In his concession speech in the 2008 election, Senator John McCain emphasized the greatness of America. But his spin differed from that now advocated by Palin. He noted and congratulated Barack Obama as the first African American elected President, contrasting it with shameful episodes when a Black man having dinner in the White House created grief for the President who invited him--Republican Theodore Roosevelt (see "Booker T Washington's White House Dinner").

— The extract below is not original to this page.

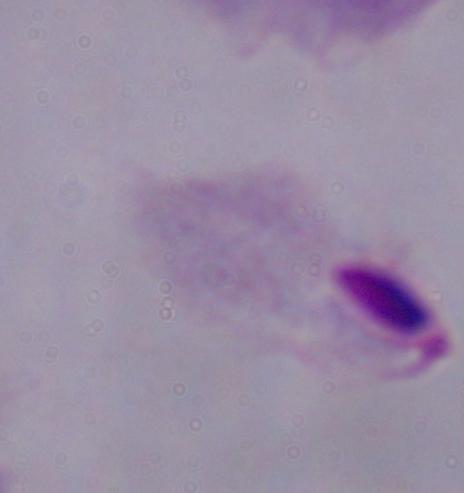

1000x magnification. A trichomonad is seen. Photomicrograph.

Whether or not Paul Revere rang bells, whether or not he warned the British are questions that keep us fixated on the factoids--those pieces of historical knowledge that drove my classmates as far from history as they could get. We should be debating and discussing Sarah Palin's vision, and even more the visions of those who have actually declared their candidacy for President. We should be discussing and debating the American story. Do we look to the past for heroes who guide us into the future? Do we emulate the leaders of earlier generations, or do we rise above their prejudices?

The American Story

George Chalich was a high school teacher who inundated the junior class with factoids. I loved the factoids he gave us, but hated the slow pace of presentation and the alienating absence of dialogue. We memorized, to the last comma, the preamble to the U.S. Constitution; lengthy definitions of socialism, communism, totalitarianism, republicanism, and democracy; salary schedules for the federal judiciary, members of Congress, and the President; and the eight characteristic behaviors of the "good citizen": I can recall the first two: 1) "a good citizen votes;" 2) "a good citizen votes intelligently." Chalich's stories evoked an alternative vision of good citizenship. Drawing on his Serbian heritage, his story of the beginnings of the First World War becomes a lesson in historiography: "Gavrilo Princip was a Serbian patriot, the newspapers never get it right." The so-called assassination of Archduke Francis Ferdinand was not a criminal act, but an assertion of the patriotism of a nation within.
Spring Wind Rising (1994), 185-186.

We sat in our straitjackets, took notes, and made efforts to memorize George Chalich's lists. Most of my classmates learned to hate history. Skill at memorization was not high among the talents of teenagers in the 1970s. Even those good at it rarely look back with fondness upon the experience. It should be clear that the pedagogy of memorization is far from an exemplary model for nurturing historical knowledge, let alone historical thinking in high school students. Nor does this failed pedagogy serve the adults who return to school in middle age.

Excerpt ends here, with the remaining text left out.